See which tests here
pytest tests -k "not distributed"
============================================================================== short test summary info ===============================================================================
FAILED tests/torchtune/models/llama3_1/test_position_embeddings.py::TestLlama3ScaledRoPE::test_forward - AssertionError: actual: -83.30372619628906, expected: -83.15229797363281
FAILED tests/torchtune/models/llama3_1/test_position_embeddings.py::TestLlama3ScaledRoPE::test_forward_with_curr_pos - AssertionError: actual: -83.30372619628906, expected: -83.15229797363281
FAILED tests/torchtune/models/llama3_1/test_position_embeddings.py::TestLlama3ScaledRoPE::test_forward_with_2d_pos_ids - AssertionError: actual: -83.30372619628906, expected: -83.15229797363281
FAILED tests/torchtune/modules/test_position_embeddings.py::TestRotaryPositionEmbedding::test_forward - AssertionError: actual: 2165.59619140625, expected: 2165.705322265625
FAILED tests/torchtune/modules/test_position_embeddings.py::TestRotaryPositionEmbedding::test_forward_with_curr_pos - AssertionError: actual: 2165.59619140625, expected: 2165.705322265625
FAILED tests/torchtune/modules/test_position_embeddings.py::TestRotaryPositionEmbedding::test_forward_with_packed_pos - AssertionError: actual: 2165.59619140625, expected: 2165.705322265625
FAILED tests/torchtune/modules/test_position_embeddings.py::TestPhi3RotaryPositionalEmbeddings::test_forward - AssertionError: actual: -381.06915283203125, expected: -381.06201171875
FAILED tests/torchtune/modules/test_transformer_decoder.py::TestTransformerDecoder::test_forward - AssertionError: actual: 20.48008918762207, expected: 20.479999542236328
FAILED tests/torchtune/utils/test_generation.py::TestTextGenerate::test_batched_generate - assert [[2, 3, 4, 5,...5, 6, 7, ...]] == [[2, 3, 4, 5,...5, 6, 7, ...]]
FAILED tests/torchtune/utils/test_generation.py::TestTextGenerate::test_stop_tokens - assert [[2, 3, 4, 5, 6, 7, ...]] == [[2, 3, 4, 5, 6, 7, ...]]
FAILED tests/torchtune/utils/test_generation.py::TestTextGenerate::test_stop_tokens_batched - assert [[2, 3, 4, 5,...5, 6, 7, ...]] == [[2, 3, 4, 5,...5, 6, 7, ...]]
FAILED tests/torchtune/utils/test_generation.py::TestTextGenerate::test_stop_tokens_batched_uneven_stopping - assert [[2, 3, 4, 5,...5, 6, 7, ...]] == [[2, 3, 4, 5,...5, 6, 7, ...]]
FAILED tests/torchtune/utils/test_generation.py::TestTextGenerate::test_stop_tokens_batched_uneven_stoppin_with_diff_pad_id - assert [[2, 3, 4, 5,...5, 6, 7, ...]] == [[2, 3, 4, 5,...5, 6, 7, ...]]
======================================================= 13 failed, 297 passed, 23 skipped, 27 deselected, 2 warnings in 24.76s =======================================================
@joecummings things I usually add locally.
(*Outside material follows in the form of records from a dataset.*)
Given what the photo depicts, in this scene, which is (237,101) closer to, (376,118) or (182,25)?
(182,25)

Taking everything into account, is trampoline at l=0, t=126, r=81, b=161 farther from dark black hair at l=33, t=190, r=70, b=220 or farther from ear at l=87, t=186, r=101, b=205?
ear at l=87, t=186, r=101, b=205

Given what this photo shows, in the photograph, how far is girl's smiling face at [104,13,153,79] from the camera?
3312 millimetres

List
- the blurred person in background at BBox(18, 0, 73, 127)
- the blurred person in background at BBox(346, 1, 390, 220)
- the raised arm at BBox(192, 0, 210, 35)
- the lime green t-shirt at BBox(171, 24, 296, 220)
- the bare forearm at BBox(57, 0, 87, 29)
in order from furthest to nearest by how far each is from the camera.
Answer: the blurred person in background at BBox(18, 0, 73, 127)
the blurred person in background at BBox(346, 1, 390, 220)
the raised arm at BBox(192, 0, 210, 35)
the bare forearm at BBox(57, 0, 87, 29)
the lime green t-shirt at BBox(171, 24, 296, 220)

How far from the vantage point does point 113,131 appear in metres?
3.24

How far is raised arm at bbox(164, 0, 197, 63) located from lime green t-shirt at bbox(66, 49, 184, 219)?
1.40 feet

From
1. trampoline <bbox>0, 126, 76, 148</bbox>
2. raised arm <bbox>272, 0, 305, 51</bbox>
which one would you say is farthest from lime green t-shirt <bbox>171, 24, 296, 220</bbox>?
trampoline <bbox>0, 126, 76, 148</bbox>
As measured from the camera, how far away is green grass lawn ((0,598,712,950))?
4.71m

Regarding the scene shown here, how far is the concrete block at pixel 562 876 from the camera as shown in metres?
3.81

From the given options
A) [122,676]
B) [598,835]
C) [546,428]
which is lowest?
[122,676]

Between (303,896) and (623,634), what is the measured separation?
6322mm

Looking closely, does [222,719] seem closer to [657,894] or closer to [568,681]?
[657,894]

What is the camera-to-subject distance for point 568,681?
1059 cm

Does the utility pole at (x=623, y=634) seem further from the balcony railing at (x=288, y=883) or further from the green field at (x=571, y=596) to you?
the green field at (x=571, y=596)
Happy to contribute any of these here to help, or consider that they may be out-of-scope atm. FWIW I don't think we need another whole config file for this - just show the user to speficy device=mps in the readme +/ docs.
Any update on this? Its being quite a time that support for MPS is underway but not concluding.
Closed due to #1706. For anyone following along, feel free to try out torchtune on MPS and let us know how you get along!